## EXERCISE MATERIALS:
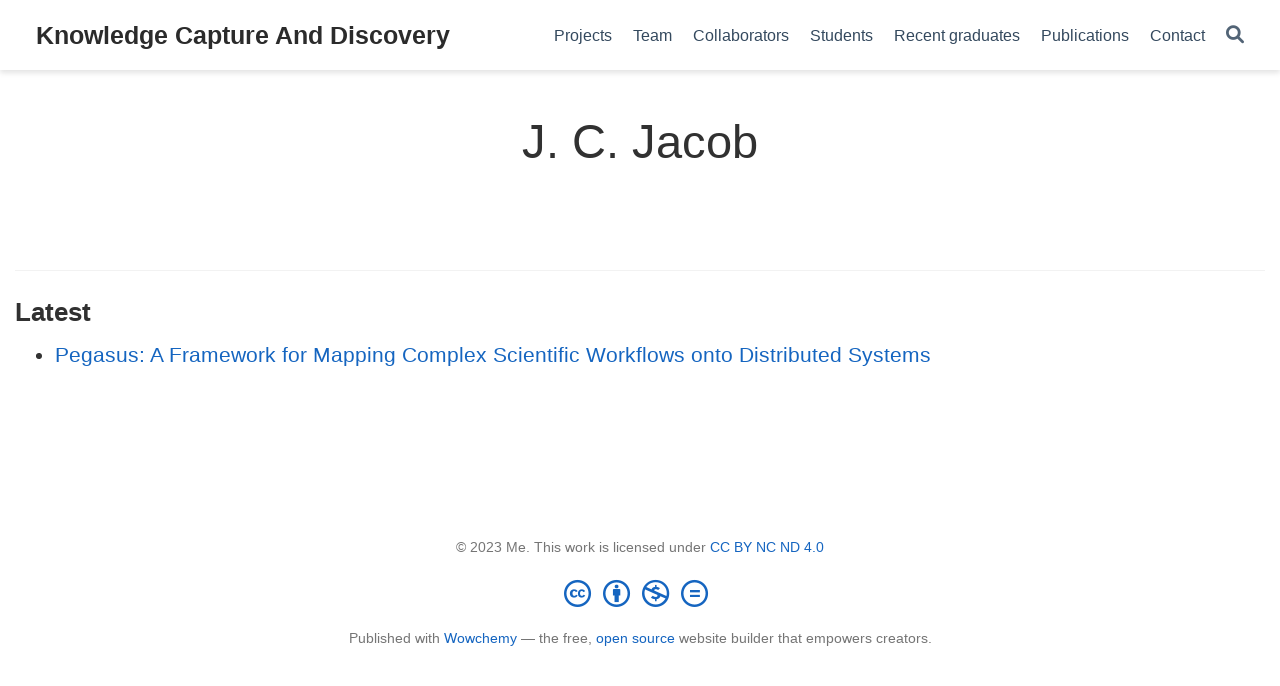

--- FILE ---
content_type: application/javascript; charset=utf-8
request_url: https://knowledgecaptureanddiscovery.github.io/js/wowchemy-init.min.fe8634e7d00f14d07fb33caf14cc8e55.js
body_size: 207
content:
/*! Wowchemy v5.7.0 | https://wowchemy.com/ */
/*! Copyright 2016-present George Cushen (https://georgecushen.com/) */
/*! License: https://github.com/wowchemy/wowchemy-hugo-themes/blob/main/LICENSE.md */

;
(()=>{(()=>{var t,n,e=document.body;function s(){return parseInt(localStorage.getItem("wcTheme")||2)}function o(){return Boolean(window.wc.darkLightEnabled)}function i(){if(!o())return console.debug("User theming disabled."),{isDarkTheme:window.wc.isSiteThemeDark,themeMode:window.wc.isSiteThemeDark?1:0};console.debug("User theming enabled.");let t,n=s();switch(console.debug(`User's theme variation: ${n}`),n){case 0:t=!1;break;case 1:t=!0;break;default:window.matchMedia("(prefers-color-scheme: dark)").matches?t=!0:window.matchMedia("(prefers-color-scheme: light)").matches?t=!1:t=window.wc.isSiteThemeDark;break}return t&&!e.classList.contains("dark")?(console.debug("Applying Wowchemy dark theme"),document.body.classList.add("dark")):!t&&e.classList.contains("dark")&&(console.debug("Applying Wowchemy light theme"),document.body.classList.remove("dark")),{isDarkTheme:t,themeMode:n}}t=null,n=!1,window.wc={darkLightEnabled:t,isSiteThemeDark:n},window.netlifyIdentity&&window.netlifyIdentity.on("init",e=>{e||window.netlifyIdentity.on("login",()=>{document.location.href="/admin/"})}),i(),window.PlotlyConfig={MathJaxConfig:"local"},Object.keys(localStorage).forEach(function(e){/^wc-announcement-/.test(e)&&(document.documentElement.setAttribute("data-wc-announcement-status","dismissed"),console.debug("Hiding announcement..."))})})()})()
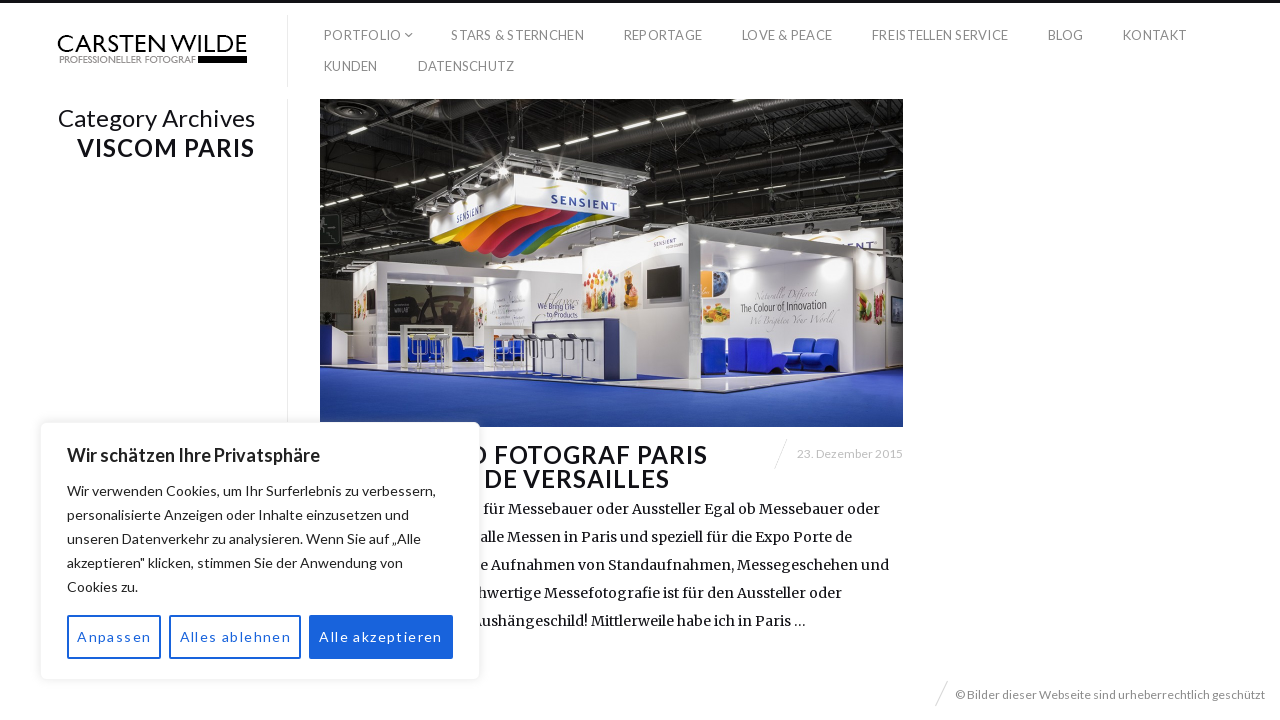

--- FILE ---
content_type: text/css
request_url: https://wilderphotograph.com/wp-content/uploads/fluxus-customize.css?ver=20160605160502
body_size: 215
content:
.site-navigation .active > a,
.site-navigation .current-menu-item > a,
.site-navigation .current-menu-ancestor > a,
.site-navigation .active .current-fluxus-project-type-ancestor > a,
.primary-navigation .current-menu-parent > a,
.secondary-navigation  .current-menu-parent > a,
.current-fluxus_portfolio-parent > a,
.nav-tip #key-right.flash,
.nav-tip #key-left.flash,
.navigation-paging .paging .current,
.comment-actions a:hover,
#wp-calendar tbody td a,
.slide .style-default .button:hover,
.slider-navigation li a.active,
.slider-navigation li a:hover,
.project .hover-box .button,
.page-contacts .entry-content .button,
#close-map,
.tooltip,
.fluxus-lightbox .lightbox-prev,
.fluxus-lightbox .lightbox-next,
.fluxus-lightbox .lightbox-close,
.fluxus-lightbox .lightbox-resize,
.page-contacts .entry-content .button:hover,
#close-map:hover {
  background-color: #FFF200;
  color: #111111;
}
.reveal-modal,
.navigation-paging .paging .current {
  border-color: #FFF200;
}
.tooltip:after {
  border-top-color: #FFF200;
}
.excerpt-more {
  border-bottom-color: #FFF200;
}
.nav-tip #key-right.flash:before,
.nav-tip #key-left.flash:before {
  color: #111111;
}
.portfolio-navigation .other-projects .active .hover {
  background: rgba(255,242,0,0.3);
  color: #ffffff;
}
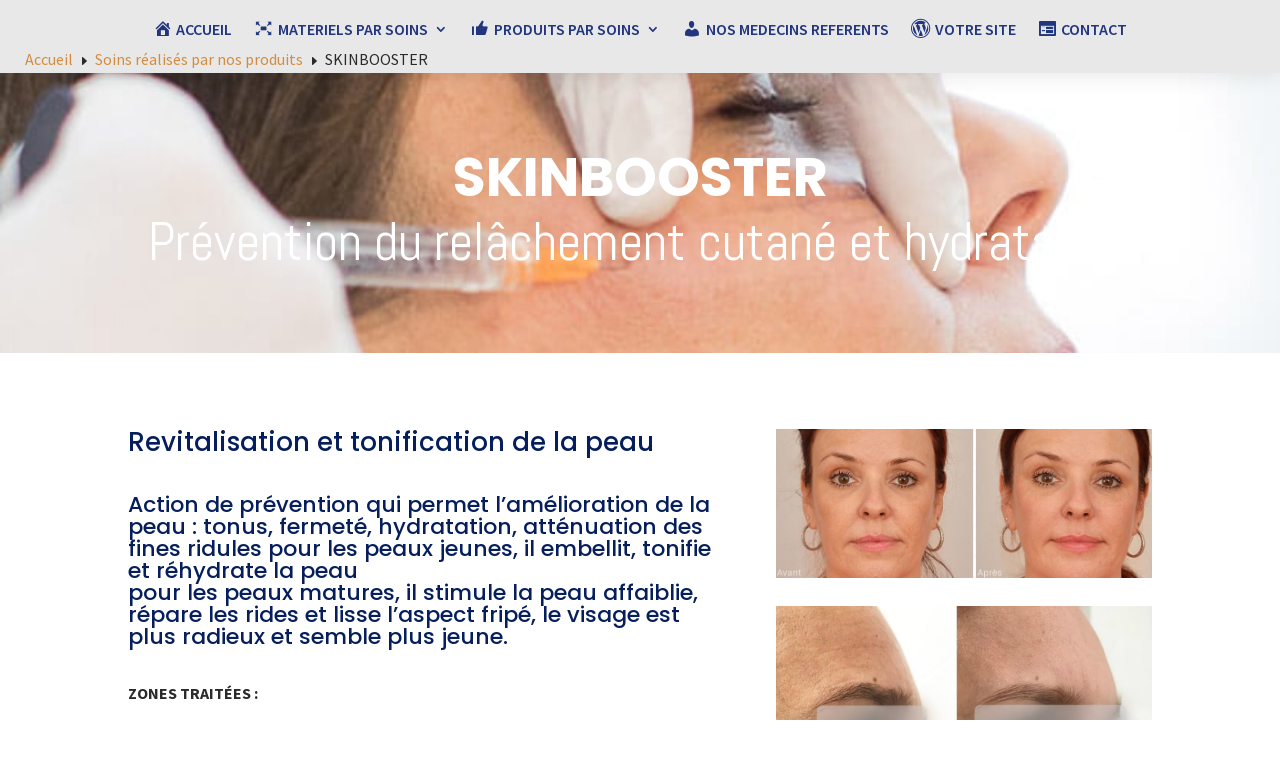

--- FILE ---
content_type: text/css
request_url: https://globalmed-aesthetic.com/wp-content/themes/grow-pro/style.css?ver=4.27.5
body_size: 1450
content:
/* 
 Theme Name:     grow-extended
 Author:         Mark Hendriksen
 Author URI:     https://www.markhendriksen.com
 Template:       Divi
 Version:        1.0
 Description:    A Divi Child Theme
 Wordpress Version: 5.0.3
*/ 


/* ----------- PUT YOUR CUSTOM CSS BELOW THIS LINE -- DO NOT EDIT ABOVE THIS LINE --------------------------- */ 

/* ############ CTA MENU ############ */

.cta_menu a {
	background-color: #d38c3f;
    color: #fff !important;
}

.et-fixed-header #top-menu .cta_menu a	{
	color: #fff !important;
}

.et-fixed-header #top-menu li.cta_menu.current-menu-item a {
	color: #fff !important;	
}

/* ############ DROP DOWN MENU ############ */

@media (min-width: 981px) {
ul.sub-menu:before {
    border-color: transparent transparent #d38c3f transparent;
}

ul.sub-menu li a {
	border-bottom: 1px solid #eee;
}

.et-fixed-header #top-menu ul.sub-menu li a {
	color: #fff !important;
}}

/* ### BLOG POST META BORDER COLOR ### */
.custom_blog p.post-meta {
    border-top: 1px solid #d38c3f;
    border-bottom: 1px solid #d38c3f;
}

/* ### BLOG POST BUTTON ### */
.custom_blog .more-link {
	background-color: #d38c3f;
    color: #fff;
}

/* ### BLOG POST BUTTON HOVER ### */
.custom_blog .more-link:hover {
	background-color: #043a6d;
    color: #ffffff;
}

/* ### BLOG POST WIDGET TITLE ### */
.single .et_pb_widget_area_right h4.widgettitle {
	background-color: #d38c3f;
	color: #fff!important;
}

/* ### BLOG POST WIDGET BG ### */
.single .et_pb_widget_area_right .et_pb_widget {
	background-color: #f9f9f9;	
}

/* ############################## */
/* ###### NEWSLETTER OPT-IN ##### */
/* ############################## */

.custom_emailoptin .et_pb_newsletter_form .et_pb_contact_field_half {
    flex-basis: 30%;
 }

.custom_emailoptin .et_pb_newsletter_fields>* {
    flex-basis: 30%;
}

.custom_emailoptin.et_pb_newsletter_layout_bottom_top .et_pb_newsletter_form {
    padding-bottom: 0px;
}

.custom_emailoptin p.et_pb_newsletter_field {
    padding-bottom: 0px;
}

.custom_emailoptin .et_pb_newsletter_button_wrap {
	margin-top: 0px;
}

.custom_emailoptin .et_pb_newsletter_form .input,
.custom_emailoptin .et_pb_newsletter_form input[type=text], .custom_emailoptin .et_pb_newsletter_form p.et_pb_newsletter_field input[type=text] {
	padding-top: 9px !important;
	padding-bottom: 9px !important;
}

.blurb_header.et_pb_blurb_position_left .et_pb_blurb_container {
	padding-left: 0px;
}

@media (max-width: 980px) {
.new_optin_column_1 {
	margin-bottom: 0px !important;
}}

.custom_emailoptin .et_pb_newsletter_form {
	padding-bottom: 15px !important;
}

/* ############ MENU ############ */

@media (min-width: 1150px) {
#top-menu li {
    padding-right: 50px;
}}

/* ############ CTA MENU ############ */

.cta_menu a {
    padding: 10px 20px !important;
    display: inline !important;
}

@media (max-width: 980px) {
#mobile_menu li.cta_menu a {
	display: block !important;
	text-align: center !important;
}}

/* ############ DROP DOWN MENU ############ */

@media (min-width: 981px) {
ul.sub-menu:before {
content: "";
    position: absolute;
    left: 11px;
    top: -17px;
    width: 0;
    height: 0;
    border-style: solid;
    border-width: 0 20px 17px 20px;
    z-index: 9999;
}

ul.sub-menu li a {
    padding: 5px 0px;
	padding-left: 0px !important;
	font-weight: 400 !important;
}

ul.sub-menu li:last-child a {
	border-bottom: 0px solid #eee;
}

ul.sub-menu {
	padding-bottom: 3px !important;
	padding-top: 5px !important;
}}

/* ############ HEADER HOME ############ */

@media (min-width: 981px) and (max-width: 1150px){
.blurb_header h4.et_pb_module_header {
	font-size: 18px !important;
}

.blurb_header .et-pb-icon {
    font-size: 20px !important;
}}

/* ############################## */
/* ############ BLOG ############ */
/* ############################## */

.custom_blog .post-content p {
	display:none;
}

.custom_blog .post-content {
	text-align: center;
}

.custom_blog p.post-meta {
	text-align: center;
    padding: 10px;
    margin-top: 15px;	
}

.custom_blog .more-link {
    display: inline-block;
	font-weight:400;
    width: 100%;
    padding-top: 5px;
    padding-bottom: 4px;
    text-transform: uppercase;
    font-size: 16px;
    margin-top: 15px;
	-webkit-transition: all .3s ease-out;
	-moz-transition: all 0.3s ease-out;
	-ms-transition: all 0.3s ease-out;
	-o-transition: all 0.3s ease-out;
	transition: all 0.3s ease-out;	
}

.custom_blog .et_pb_post {
	box-shadow: 0px 0px 35px 0px rgba(0, 0, 0, 0.14);
	-webkit-transition: all .3s ease-out;
	-moz-transition: all 0.3s ease-out;
	-ms-transition: all 0.3s ease-out;
	-o-transition: all 0.3s ease-out;
	transition: all 0.3s ease-out;	
}

.custom_blog .et_pb_post:hover {
	box-shadow: 0px 0px 45px 0px rgba(0, 0, 0, 0.3);
}

@media (min-width: 981px) {
.custom_footer_column_1 {
	border-right: 1px solid #2c4277;
}}

/* ########################################## */
/* ############ SINGLE BLOG POST ############ */
/* ########################################## */

.single h4.widgettitle {
    padding: 15px 25px 10px 25px;
	color: #d38c3f;
}

.single #left-area ul {
	padding-left: 25px !important;
	padding-top:15px !important;
	padding-bottom:15px !important;
}

.single .et_pb_widget ul li {
    margin-bottom: 0.3em;
    font-size: 16px;
}


--- FILE ---
content_type: text/css
request_url: https://globalmed-aesthetic.com/wp-content/et-cache/235478/et-core-unified-235478.min.css?ver=1764950747
body_size: -22
content:
.et-menu li li a{width:600px}.nav li ul{width:620px}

## THE PROBLEM:
Count the lines above that include the string "contacts". Write only the number.

## RESULT OF THIS EXERCISE:
2